--- START ---
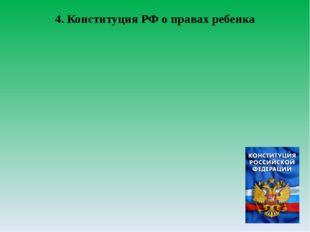 4. Конституция РФ о правах ребенка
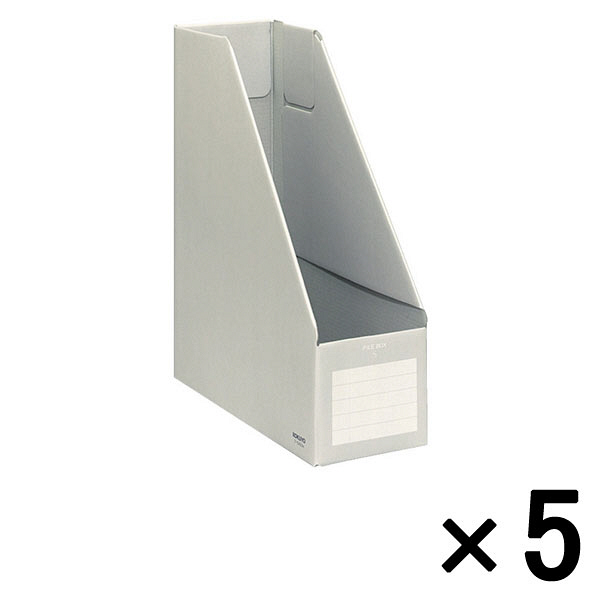 コクヨ ファイルボックスS A4タテ 背幅102mm グレー フ-E450M 1袋(5冊入)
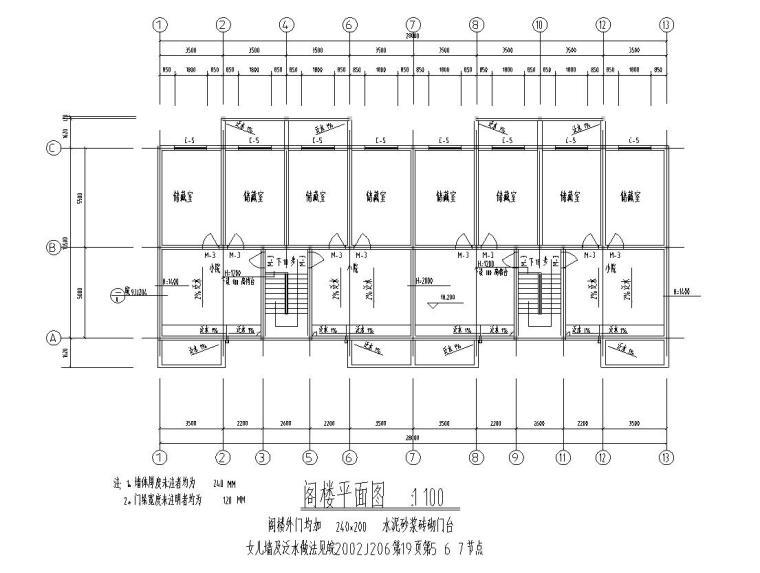 六层安置楼二单元1968平米对称户型设计图-阁楼平面图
--- END ---
Wherever an image appears in the data, omit it and repeat everything else exactly.

 4. Конституция РФ о правах ребенка
 コクヨ ファイルボックスS A4タテ 背幅102mm グレー フ-E450M 1袋(5冊入)
 六层安置楼二单元1968平米对称户型设计图-阁楼平面图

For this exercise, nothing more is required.